EXERCISE DESCRIPTION: The listing is to be repeated exactly, and its pictures are to be left out.

RECORDS SUPPLIED:
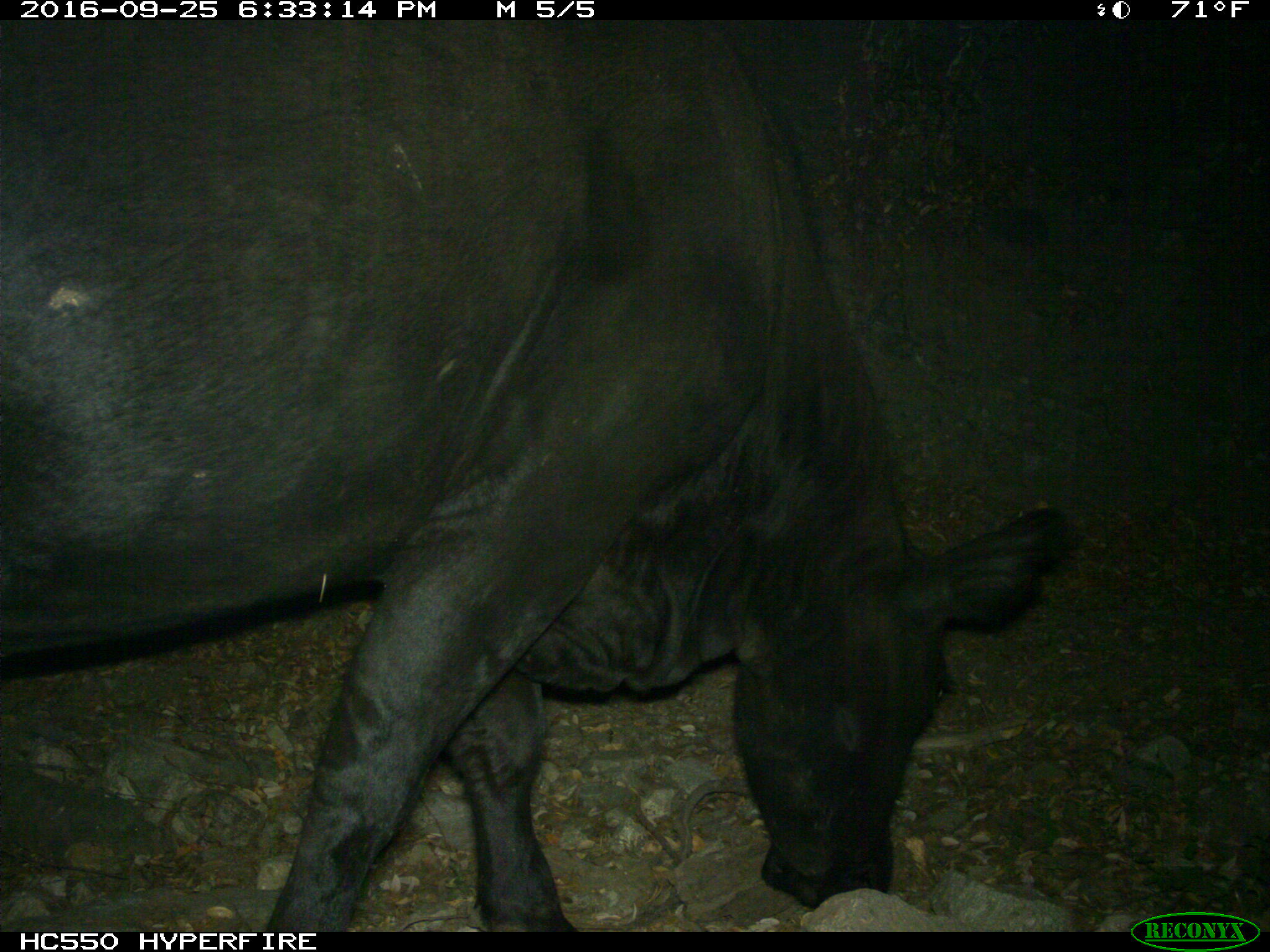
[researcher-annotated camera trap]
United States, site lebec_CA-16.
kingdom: Animalia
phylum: Chordata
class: Mammalia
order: Artiodactyla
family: Bovidae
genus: Bos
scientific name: Bos taurus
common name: domestic cow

ANSWER TO THE EXERCISE:
[researcher-annotated camera trap]
United States, site lebec_CA-16.
kingdom: Animalia
phylum: Chordata
class: Mammalia
order: Artiodactyla
family: Bovidae
genus: Bos
scientific name: Bos taurus
common name: domestic cow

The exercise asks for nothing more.